Keadilan Semu dalam Klaim Kedamaian

Kegagalan sering terpaksa dimaafkan / Terpaksa dimuliakan

Demi ilusi keutuhan / Demi fasad kestabilan

Demi kedamaian

Bait ini menampilkan dengan terang bagaimana kata-kata seperti keutuhan, kestabilan, dan kedamaian sering kali dijadikan kedok atau alibi untuk menutup-nutupi kegagalan penguasa dalam menegakkan keadilan. Ini barangkali sejalan dengan apa yang pernah dikatakan oleh Almarhum Gus Dur, “Perdamaian tanpa keadilan adalah ilusi”.

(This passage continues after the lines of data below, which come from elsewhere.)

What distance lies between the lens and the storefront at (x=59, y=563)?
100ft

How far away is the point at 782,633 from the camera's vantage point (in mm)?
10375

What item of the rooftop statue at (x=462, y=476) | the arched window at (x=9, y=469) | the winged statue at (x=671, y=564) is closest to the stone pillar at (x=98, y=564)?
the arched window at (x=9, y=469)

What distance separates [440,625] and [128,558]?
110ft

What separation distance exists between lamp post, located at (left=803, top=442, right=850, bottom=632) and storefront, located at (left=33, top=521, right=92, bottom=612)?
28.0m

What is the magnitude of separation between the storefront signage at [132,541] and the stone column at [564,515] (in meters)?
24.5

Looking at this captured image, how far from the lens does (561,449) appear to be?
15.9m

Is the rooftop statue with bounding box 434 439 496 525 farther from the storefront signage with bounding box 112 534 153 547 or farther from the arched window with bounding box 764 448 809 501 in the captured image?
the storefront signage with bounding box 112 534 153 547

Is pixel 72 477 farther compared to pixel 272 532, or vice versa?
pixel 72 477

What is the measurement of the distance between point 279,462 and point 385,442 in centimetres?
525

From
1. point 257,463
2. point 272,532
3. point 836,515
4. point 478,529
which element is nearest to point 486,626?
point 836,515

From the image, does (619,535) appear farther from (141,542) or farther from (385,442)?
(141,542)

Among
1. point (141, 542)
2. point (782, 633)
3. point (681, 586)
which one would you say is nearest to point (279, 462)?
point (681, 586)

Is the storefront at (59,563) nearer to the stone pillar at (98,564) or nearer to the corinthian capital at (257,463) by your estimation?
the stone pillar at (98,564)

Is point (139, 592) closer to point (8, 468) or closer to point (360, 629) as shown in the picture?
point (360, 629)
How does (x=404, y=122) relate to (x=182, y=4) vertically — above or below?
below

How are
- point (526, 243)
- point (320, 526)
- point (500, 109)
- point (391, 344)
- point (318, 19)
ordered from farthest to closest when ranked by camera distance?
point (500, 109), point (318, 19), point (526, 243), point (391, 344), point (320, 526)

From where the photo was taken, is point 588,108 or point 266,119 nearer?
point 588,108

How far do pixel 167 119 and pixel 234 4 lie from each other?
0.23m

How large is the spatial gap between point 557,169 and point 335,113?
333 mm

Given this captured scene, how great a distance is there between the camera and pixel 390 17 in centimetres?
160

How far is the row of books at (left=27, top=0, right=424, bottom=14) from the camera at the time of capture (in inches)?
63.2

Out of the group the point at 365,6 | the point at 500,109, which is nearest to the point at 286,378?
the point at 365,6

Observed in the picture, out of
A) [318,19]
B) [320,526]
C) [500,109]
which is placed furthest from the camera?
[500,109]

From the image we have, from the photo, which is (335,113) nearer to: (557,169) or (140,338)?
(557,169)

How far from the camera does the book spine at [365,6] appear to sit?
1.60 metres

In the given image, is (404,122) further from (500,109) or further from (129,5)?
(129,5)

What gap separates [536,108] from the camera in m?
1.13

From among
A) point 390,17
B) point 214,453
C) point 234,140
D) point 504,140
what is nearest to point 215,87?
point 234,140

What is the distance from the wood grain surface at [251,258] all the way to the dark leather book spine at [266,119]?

Keadilan semu semacam ini dibentuk bukan dari konsensus atau kesepakatan bersama. Ia hanyalah sebentuk penerimaan yang lahir dari rasa keterpaksaan dan ketertindasan. Acapkali kaum-kaum minoritas serta orang-orang kecil yang tak punya suara dan kuasa dirugikan dalam kondisi semacam ini. Mereka biasanya dipaksa untuk rela mengorbankan haknya demi alasan pemerintah dalam menjaga kestabilan dan keutuhan.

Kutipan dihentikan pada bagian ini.